*** SUPPLIED DATA

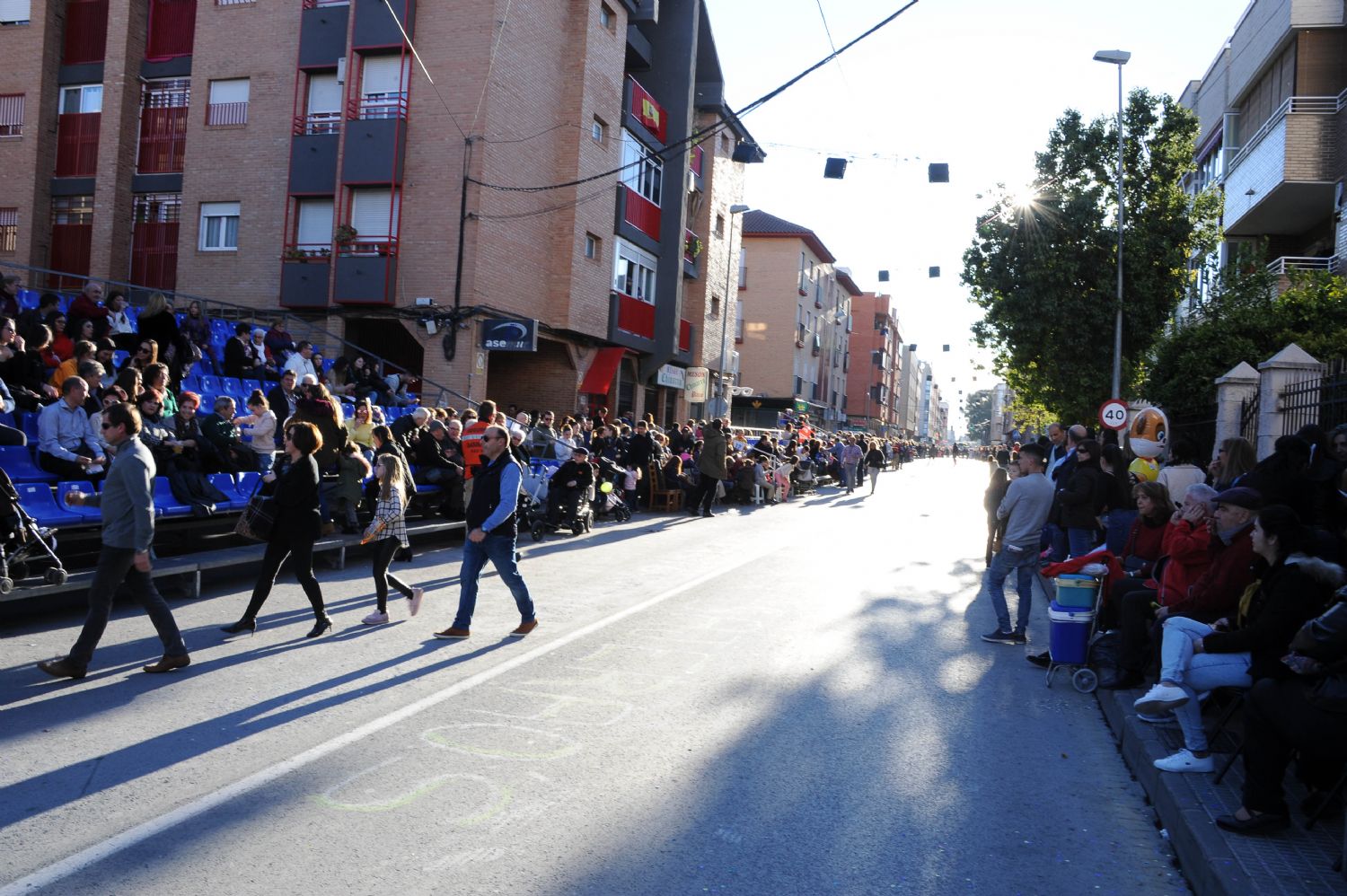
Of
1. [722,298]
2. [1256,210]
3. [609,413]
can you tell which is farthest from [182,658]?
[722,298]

******
*** SUPPLIED DATA

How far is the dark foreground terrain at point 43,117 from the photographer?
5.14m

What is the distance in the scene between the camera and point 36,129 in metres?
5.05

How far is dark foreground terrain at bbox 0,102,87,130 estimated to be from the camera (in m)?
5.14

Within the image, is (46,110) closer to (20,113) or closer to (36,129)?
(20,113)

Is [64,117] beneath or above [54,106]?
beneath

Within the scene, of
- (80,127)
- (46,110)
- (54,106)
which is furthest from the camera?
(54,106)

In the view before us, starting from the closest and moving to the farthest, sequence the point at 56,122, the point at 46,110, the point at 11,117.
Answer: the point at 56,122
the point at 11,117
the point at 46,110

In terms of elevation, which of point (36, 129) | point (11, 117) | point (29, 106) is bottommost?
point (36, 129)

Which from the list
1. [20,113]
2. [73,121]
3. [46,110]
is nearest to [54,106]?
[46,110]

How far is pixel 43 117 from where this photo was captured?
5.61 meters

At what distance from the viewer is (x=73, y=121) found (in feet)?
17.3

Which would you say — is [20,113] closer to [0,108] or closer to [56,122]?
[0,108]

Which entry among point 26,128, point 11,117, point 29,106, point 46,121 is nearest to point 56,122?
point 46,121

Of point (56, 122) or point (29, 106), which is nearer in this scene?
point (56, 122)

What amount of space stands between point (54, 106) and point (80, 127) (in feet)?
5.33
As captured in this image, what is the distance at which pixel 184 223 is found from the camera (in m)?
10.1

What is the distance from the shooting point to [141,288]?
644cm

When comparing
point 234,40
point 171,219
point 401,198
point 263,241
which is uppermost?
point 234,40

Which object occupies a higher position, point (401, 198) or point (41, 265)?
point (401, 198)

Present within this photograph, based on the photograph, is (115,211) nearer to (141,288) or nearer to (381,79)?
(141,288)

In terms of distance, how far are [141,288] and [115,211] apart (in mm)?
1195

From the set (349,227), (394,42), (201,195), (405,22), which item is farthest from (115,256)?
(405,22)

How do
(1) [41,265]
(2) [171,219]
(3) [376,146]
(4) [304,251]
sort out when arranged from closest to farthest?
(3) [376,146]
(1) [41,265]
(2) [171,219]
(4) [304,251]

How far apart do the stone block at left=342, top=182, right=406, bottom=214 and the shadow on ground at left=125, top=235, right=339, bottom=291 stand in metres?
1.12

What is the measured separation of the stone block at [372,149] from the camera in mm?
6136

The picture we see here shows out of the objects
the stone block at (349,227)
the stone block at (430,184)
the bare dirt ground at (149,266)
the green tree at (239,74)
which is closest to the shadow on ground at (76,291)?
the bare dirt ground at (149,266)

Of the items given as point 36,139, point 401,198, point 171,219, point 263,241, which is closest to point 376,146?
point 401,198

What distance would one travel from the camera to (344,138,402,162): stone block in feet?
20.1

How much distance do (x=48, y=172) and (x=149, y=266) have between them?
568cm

******

**WHAT IS ASKED**. Count the lines in the items above that contain the string "nearest". Reply with the number alone.

**OUTPUT FOR THIS TASK**. 2